Brouard: Vik is a great way to save time for doctors and nurses by tracking and treating patients remotely. Today we are working with hospitals to connect patients, Vik, and hospital systems. Vik monitors patients from a distance, interacts with them, addresses concerns, collects and sends the data directly to hospitals and healthcare teams, so that they can check a patient instantaneously. They can then decide whether he or she has to come to the hospital for a medical visit or a diagnosis, to adapt his or her treatment.

This enables healthcare systems to improve cost efficiency of treatments. One downside may be that it can isolate patients, and lead to other problems. But Vik is not here to replace human contact—rather to fill a gap or act as a bridge between caregivers and caretakers. Our view is not to have all patients chatting with a robot. Our vision is really to be there where there is nothing—a lack of information and a lack of direct contact with healthcare practitioners. And patients seem to really enjoy interacting with Vik.

Chivot: Which type of patient is most likely to use WeFight?

Brouard: From the very beginning we have tried to reach as many patients as possible. To do this, we built our technology to make it available on many different channels. Vik is not just a mobile app. You can chat with it on Messenger, on the web, on iOS, Android, and soon on WhatsApp. This way, we can interact with various people therefore with many various challenges and concerns. This also is meant to make it easy-to-use and give users a choice: Patients don’t have to download the app from the app store if they don’t want to. Instead of having to log in with a password, you can use Vik via Messenger, and discuss with it as you would with any other Messenger friend.

Another way to reach many patients was the choice to avoid the traditional interface of mobile apps by choosing the chatbot concept instead—not to be fancy, but to simplify the user’s experience, to ensure broader availability and adoption. As a patient, you don’t have to understand the interface and how it works, you can simply send a question and receive an answer. For example, the median age of our Vik Breast’s users is 53 years old, while the median age of women with breast cancer is 60 years old. This shows that it’s not just young people using our app and that we’re able to reach many patients—women, in this case.

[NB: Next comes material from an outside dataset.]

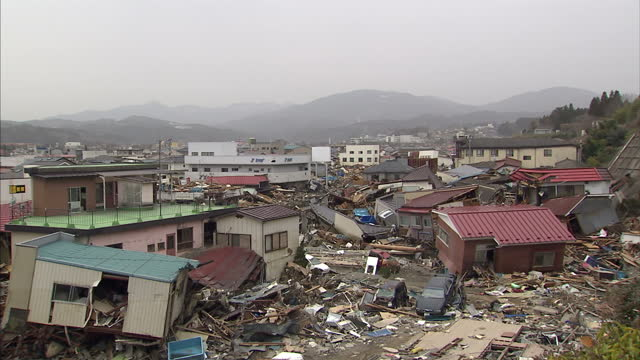 Exterior shots of collapsed and burnt out buildings in the aftermath of the earthquake crushed cars buillding rubble in streets Filmed on March 22...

To ensure users trust technologies like ours, it is important to ensure compliance with regulations, especially in sectors that handle sensitive information such as health data. We inform patients about what happens to their data, without drowning that information into 30 pages of terms and conditions. When a patient starts using Vik, he or she can clearly see how his or her data will be used. In France we have to comply with a regulation on health data, which requires this data to be stored on specific servers, based in France. We don’t sell the data we collect, and store it on those servers. Vik is useful to the pharmaceutical industry, for instance to identify particular pain points among patients, to increase corporate visibility, and for marketing purposes—but we do not sell any data to these firms.

Chivot: How will AI transform the healthcare sector, and the relationships between care takers, care givers, and healthcare professionals?

Brouard: There are many different areas of AI in healthcare, but in my area (chatbots, robots, and healthcare), we see our goal as acting as a bridge between healthcare providers and patients. We aim to interact with patients, collect data, provide doctors with real-world patients’ data, help healthcare professionals monitor their patients properly, and to improve time and cost efficiency. Today there’s a lack of doctors and nurses, while there are more and more patients with chronic diseases. Healthcare hospitals and their systems lack resources and cannot track patients remotely yet: They will need many more of solutions like ours.